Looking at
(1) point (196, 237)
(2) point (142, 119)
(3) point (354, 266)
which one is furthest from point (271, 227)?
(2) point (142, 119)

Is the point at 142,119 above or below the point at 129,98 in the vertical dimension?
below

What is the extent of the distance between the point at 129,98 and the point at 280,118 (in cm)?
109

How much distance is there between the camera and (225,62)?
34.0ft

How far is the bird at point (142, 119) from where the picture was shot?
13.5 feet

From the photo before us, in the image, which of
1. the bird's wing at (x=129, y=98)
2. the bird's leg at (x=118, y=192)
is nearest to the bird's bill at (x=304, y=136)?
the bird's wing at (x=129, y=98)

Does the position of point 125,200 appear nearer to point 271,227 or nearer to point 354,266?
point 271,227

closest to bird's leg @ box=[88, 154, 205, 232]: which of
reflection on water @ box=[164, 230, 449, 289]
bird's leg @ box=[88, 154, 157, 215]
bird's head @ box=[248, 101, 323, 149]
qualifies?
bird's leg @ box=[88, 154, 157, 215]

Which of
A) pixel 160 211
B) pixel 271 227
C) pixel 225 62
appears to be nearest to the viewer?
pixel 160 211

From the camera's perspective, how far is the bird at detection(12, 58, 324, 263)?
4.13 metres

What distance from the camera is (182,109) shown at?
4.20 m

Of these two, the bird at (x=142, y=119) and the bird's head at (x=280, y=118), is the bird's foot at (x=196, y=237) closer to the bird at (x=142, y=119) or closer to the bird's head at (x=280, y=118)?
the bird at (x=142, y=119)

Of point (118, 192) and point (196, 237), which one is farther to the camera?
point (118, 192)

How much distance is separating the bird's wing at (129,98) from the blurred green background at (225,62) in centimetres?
========================
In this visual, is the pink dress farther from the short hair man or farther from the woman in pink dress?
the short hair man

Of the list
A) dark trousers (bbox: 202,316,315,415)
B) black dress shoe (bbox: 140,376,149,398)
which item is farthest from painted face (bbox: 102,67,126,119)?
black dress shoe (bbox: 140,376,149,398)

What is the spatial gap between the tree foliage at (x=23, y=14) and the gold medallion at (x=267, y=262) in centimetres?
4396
========================
:: Instructions to follow ::
Count the lines in the data above that contain the word "between". Give only the number.

:: Problem solution ::
3